Key technical decisions

Three models on identical data. Linear regression, a single-task FNN, and a shared-bottom multi-task FNN were trained and evaluated the same way, so the comparison isolates the effect of architecture and sharing rather than setup. The simple baseline is there precisely to keep the neural models honest.
Shared-bottom multi-task architecture. Shared dense layers feed task-specific heads, one per asset, under a weighted joint loss. The hypothesis is that related tasks act as mutual inductive bias, so sharing structure should help generalization and curb overfitting relative to separate networks.
Preprocessing as the real lever. Consistency across assets is critical in a multi-task setting: aligned timestamps, interpolated or forward-filled gaps, and common scaling so no single asset dominates. The team found that strong preprocessing was a large part of why even the simplest model performed well.
Feature engineering over raw price. Raw prices alone underrepresent behavior, so the inputs add log returns, rolling volatility, and SMA/RSI/MACD indicators to encode trend, momentum, and variability.
Sliding-window, next-step targets on a time-ordered split. Past W observations predict the next day, split by time to avoid look-ahead leakage - which also surfaces just how noisy a next-day target really is.

Results

The clearest result was a humbling one: multi-task learning did not improve accuracy. On the held-out test set, the simple linear regression was the most accurate and by far the fastest, and neither neural model came close to it:

Linear regression - RMSE ~15.7, MAE ~9.2, ~15 s runtime (best on both accuracy and speed)
MTL-FNN (shared-bottom) - RMSE ~31.2, MAE ~21.0, ~870 s
Single-task FNN - RMSE ~39.1, MAE ~25.6, ~8,250 s

Where MTL did win was efficiency. The shared-bottom network clearly beat the plain single-task FNN on accuracy, and it trained in roughly 870 seconds against about 8,250 for the separate FNNs - collapsing several models into one shared network was multitask learning's main practical payoff here. So the takeaway was not "MTL is better," but "MTL gave a much cheaper neural model, while a linear model was good enough to beat both."

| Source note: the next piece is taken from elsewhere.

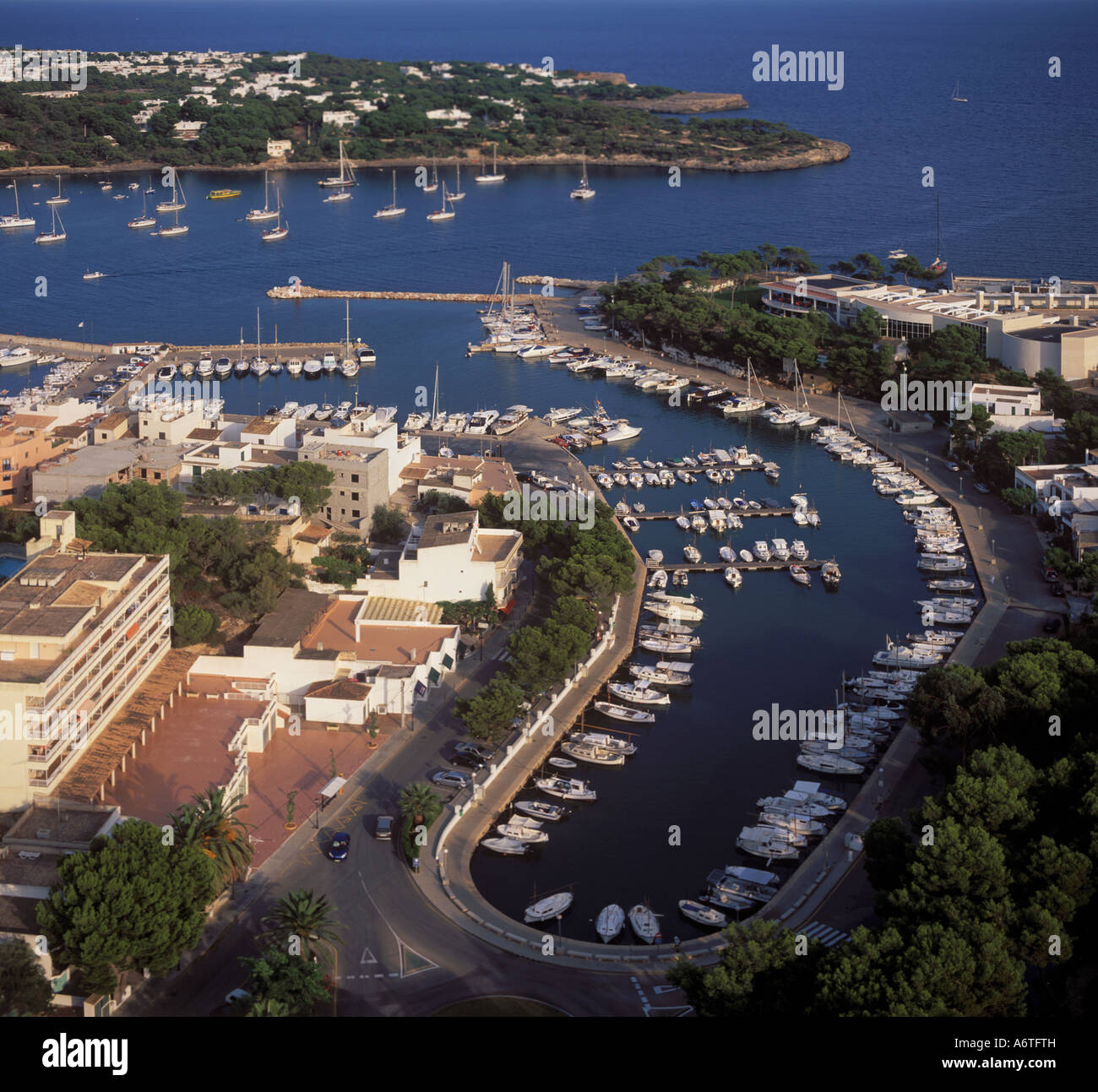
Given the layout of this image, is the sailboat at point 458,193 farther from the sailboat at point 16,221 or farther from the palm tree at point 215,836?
the palm tree at point 215,836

The deliverable was this benchmark plus a final presentation walking through the motivation, the three methods, the preprocessing pipeline, the results, and an honest analysis of why the fancier model lost. More than any single number, the value of the program was the progression - from fetching one asset's history and plotting it, to a controlled comparison where a negative result is reported plainly and explained.

What I would do differently

The most useful part of the project was diagnosing why MTL underperformed, and that points straight at what I would change. The assets may simply not be similar enough - gold and equities are driven by different forces, so the shared layers had little common structure to learn - and joint training can cause negative transfer, where tasks interfere and hurt each other. The strong showing of linear regression also suggests the usable signal was mostly linear, so the extra capacity of the neural models mostly added variance.

I would also give the neural models a fairer shot. About 1,250 trading days is very little data once rolling windows and train/test splits are applied, and a next-day price target is dominated by unpredictable events, so I would extend the history, predict smoother targets such as multi-day returns or volatility, and lean harder on regularization.

Finally, I would replace the backbone. A feedforward network cannot model temporal order well, which is a poor fit for time series; swapping in sequence models - LSTM, GRU, temporal CNNs, or transformers - inside the same multi-task framework is the natural next step, and the one our presentation flagged as future work.